<<<<
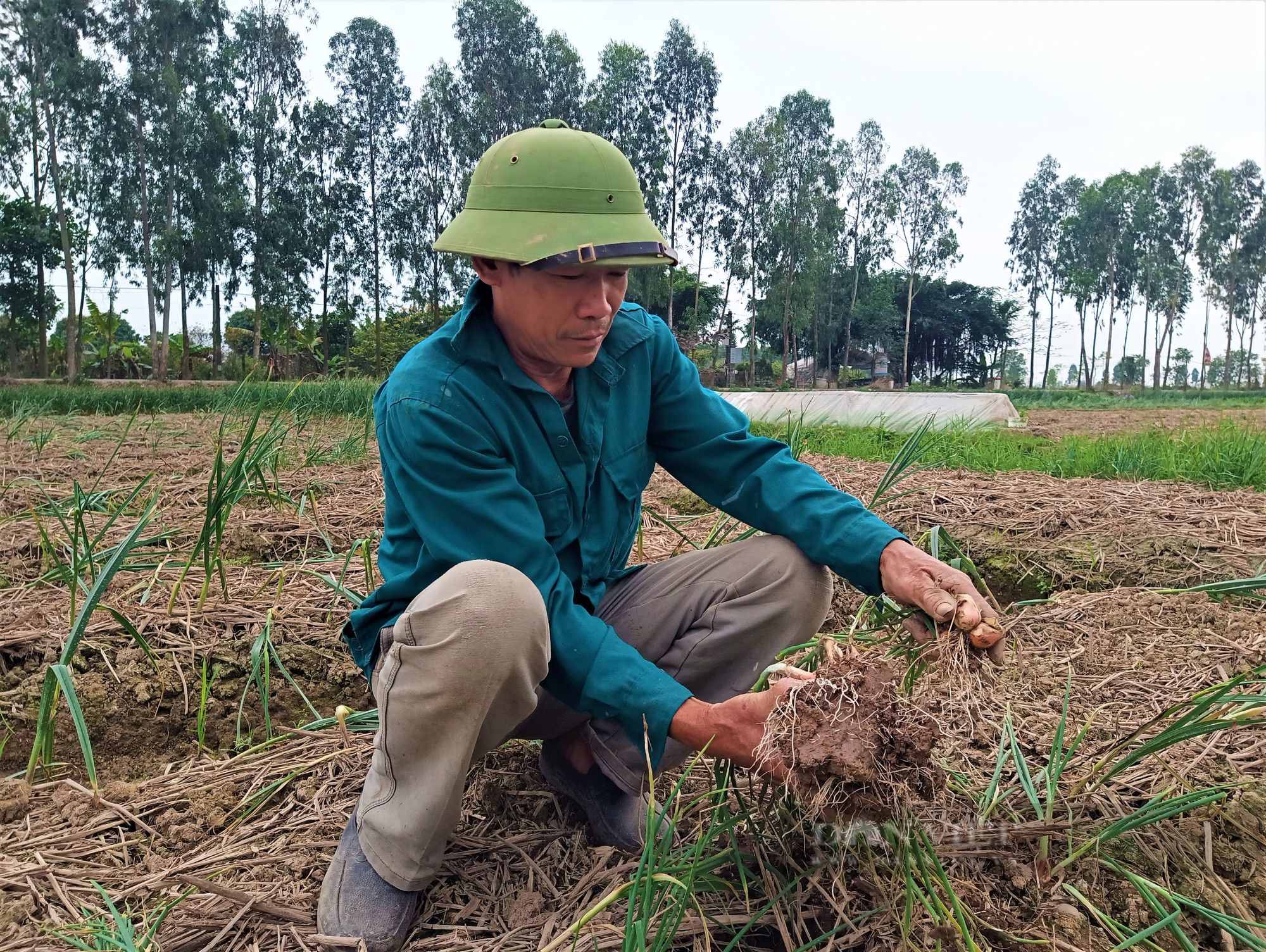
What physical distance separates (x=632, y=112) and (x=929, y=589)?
3383cm

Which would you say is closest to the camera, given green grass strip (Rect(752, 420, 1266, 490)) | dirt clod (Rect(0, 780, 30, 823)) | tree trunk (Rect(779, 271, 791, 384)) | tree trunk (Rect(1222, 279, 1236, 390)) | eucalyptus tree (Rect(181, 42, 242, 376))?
dirt clod (Rect(0, 780, 30, 823))

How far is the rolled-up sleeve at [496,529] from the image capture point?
117 cm

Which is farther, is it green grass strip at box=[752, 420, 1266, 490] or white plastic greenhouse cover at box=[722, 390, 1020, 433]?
white plastic greenhouse cover at box=[722, 390, 1020, 433]

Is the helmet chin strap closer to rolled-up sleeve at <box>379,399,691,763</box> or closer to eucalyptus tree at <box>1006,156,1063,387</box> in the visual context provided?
rolled-up sleeve at <box>379,399,691,763</box>

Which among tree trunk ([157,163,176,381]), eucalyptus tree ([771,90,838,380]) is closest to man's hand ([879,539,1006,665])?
tree trunk ([157,163,176,381])

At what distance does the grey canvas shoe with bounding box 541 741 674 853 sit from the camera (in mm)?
1397

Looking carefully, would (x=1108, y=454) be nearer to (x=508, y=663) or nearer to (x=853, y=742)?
(x=853, y=742)

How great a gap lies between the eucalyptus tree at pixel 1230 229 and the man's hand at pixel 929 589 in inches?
1756

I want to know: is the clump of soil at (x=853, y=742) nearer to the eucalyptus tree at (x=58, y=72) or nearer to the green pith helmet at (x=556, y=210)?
the green pith helmet at (x=556, y=210)

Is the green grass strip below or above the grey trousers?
above

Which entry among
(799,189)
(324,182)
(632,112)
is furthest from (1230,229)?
(324,182)

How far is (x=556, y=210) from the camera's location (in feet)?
3.99

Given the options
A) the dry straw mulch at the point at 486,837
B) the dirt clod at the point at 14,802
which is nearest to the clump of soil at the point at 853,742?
the dry straw mulch at the point at 486,837

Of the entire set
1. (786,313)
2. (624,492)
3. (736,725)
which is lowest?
(736,725)
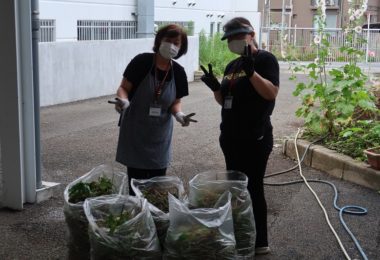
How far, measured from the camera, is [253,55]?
369 cm

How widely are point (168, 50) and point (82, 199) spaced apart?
123 centimetres

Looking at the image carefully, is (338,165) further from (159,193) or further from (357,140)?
(159,193)

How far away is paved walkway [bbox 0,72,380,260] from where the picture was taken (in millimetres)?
4211

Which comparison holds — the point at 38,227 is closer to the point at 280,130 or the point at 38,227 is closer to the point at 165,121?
the point at 165,121

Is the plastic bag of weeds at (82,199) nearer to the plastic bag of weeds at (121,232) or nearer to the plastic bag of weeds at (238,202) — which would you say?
the plastic bag of weeds at (121,232)

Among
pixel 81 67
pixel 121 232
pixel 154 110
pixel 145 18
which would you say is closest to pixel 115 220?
pixel 121 232

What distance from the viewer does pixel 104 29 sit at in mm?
14820

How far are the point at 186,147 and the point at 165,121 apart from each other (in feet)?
12.8

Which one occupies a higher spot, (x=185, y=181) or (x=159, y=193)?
(x=159, y=193)

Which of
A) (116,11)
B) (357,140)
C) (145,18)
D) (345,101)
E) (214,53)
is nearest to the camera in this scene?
(357,140)

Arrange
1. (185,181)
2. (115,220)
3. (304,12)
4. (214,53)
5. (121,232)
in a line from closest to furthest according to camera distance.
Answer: (121,232), (115,220), (185,181), (214,53), (304,12)

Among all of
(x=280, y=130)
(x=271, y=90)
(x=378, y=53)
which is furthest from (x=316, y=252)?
(x=378, y=53)

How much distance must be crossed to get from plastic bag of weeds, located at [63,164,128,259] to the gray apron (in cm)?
15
>>>>
REQUIREMENT. Rewrite all of the entries with every "eucalyptus tree" replaced by "gum tree", keeping everything else the same. Leave out the pictures.

TASK ANSWER.
What physical distance separates (x=632, y=112) and (x=929, y=589)?
3383cm

Which would you say is closest to the camera, given green grass strip (Rect(752, 420, 1266, 490)) | dirt clod (Rect(0, 780, 30, 823)) | tree trunk (Rect(779, 271, 791, 384)) | tree trunk (Rect(1222, 279, 1236, 390)) | gum tree (Rect(181, 42, 242, 376))?
dirt clod (Rect(0, 780, 30, 823))

How far is the rolled-up sleeve at [496,529] from the image capture point?
117 cm

Which is farther, is it green grass strip at box=[752, 420, 1266, 490] or white plastic greenhouse cover at box=[722, 390, 1020, 433]?
white plastic greenhouse cover at box=[722, 390, 1020, 433]

Is the helmet chin strap closer to rolled-up sleeve at <box>379,399,691,763</box> or closer to gum tree at <box>1006,156,1063,387</box> in the visual context provided?
rolled-up sleeve at <box>379,399,691,763</box>

Which among tree trunk ([157,163,176,381]), gum tree ([771,90,838,380]) is closest to man's hand ([879,539,1006,665])?
tree trunk ([157,163,176,381])

At what distance does the grey canvas shoe with bounding box 541 741 674 853 sit from the camera (in mm)?
1397

Looking carefully, would (x=1108, y=454) be nearer to (x=508, y=663) or nearer to (x=853, y=742)?
(x=853, y=742)

How great a gap lies between the gum tree at pixel 1230 229 and the man's hand at pixel 929 589 in inches?
1756

I want to know: is the clump of soil at (x=853, y=742) nearer to the gum tree at (x=58, y=72) or nearer to the green pith helmet at (x=556, y=210)?
the green pith helmet at (x=556, y=210)

Is the green grass strip below or above the grey trousers?
above

Which entry among
(799,189)
(324,182)
(632,112)
is furthest from (1230,229)?
(324,182)

How far is (x=556, y=210) from the camera's location (in feet)?
3.99

Given the options
A) the dry straw mulch at the point at 486,837
B) the dirt clod at the point at 14,802
which is nearest to the clump of soil at the point at 853,742?
the dry straw mulch at the point at 486,837

Of the entire set
1. (786,313)
2. (624,492)
3. (736,725)
which is lowest?
(736,725)
How far, measured from the camera, is [253,55]?
369 cm

How widely are point (168, 50) and point (82, 199) spaced apart?
123 centimetres

Looking at the image carefully, is (338,165) further from (159,193) or further from (357,140)?
(159,193)

How far away is paved walkway [bbox 0,72,380,260] from where the picture was taken (in millimetres)?
4211

Which comparison holds — the point at 38,227 is closer to the point at 280,130 or the point at 38,227 is closer to the point at 165,121?
the point at 165,121

Is the plastic bag of weeds at (82,199) nearer to the plastic bag of weeds at (121,232) or nearer to the plastic bag of weeds at (238,202) — which would you say?
the plastic bag of weeds at (121,232)

Among
pixel 81 67
pixel 121 232
pixel 154 110
pixel 145 18
which would you say is closest to pixel 115 220?
pixel 121 232

What distance from the viewer does pixel 104 29 sit at in mm?
14820

How far are the point at 186,147 and the point at 165,121 apart from each other (in feet)?
12.8

Which one occupies a higher spot, (x=185, y=181) or (x=159, y=193)?
(x=159, y=193)

Which of
A) (116,11)
B) (357,140)
C) (145,18)
D) (345,101)
E) (214,53)
is nearest to the camera in this scene?
(357,140)

Arrange
1. (185,181)
2. (115,220)
3. (304,12)
4. (214,53)
5. (121,232)
in a line from closest to furthest according to camera distance.
Answer: (121,232), (115,220), (185,181), (214,53), (304,12)

Among all of
(x=280, y=130)
(x=271, y=90)
(x=378, y=53)
which is furthest from (x=316, y=252)?
(x=378, y=53)

How much distance must be crossed to get from plastic bag of weeds, located at [63,164,128,259] to the gray apron (in cm)?
15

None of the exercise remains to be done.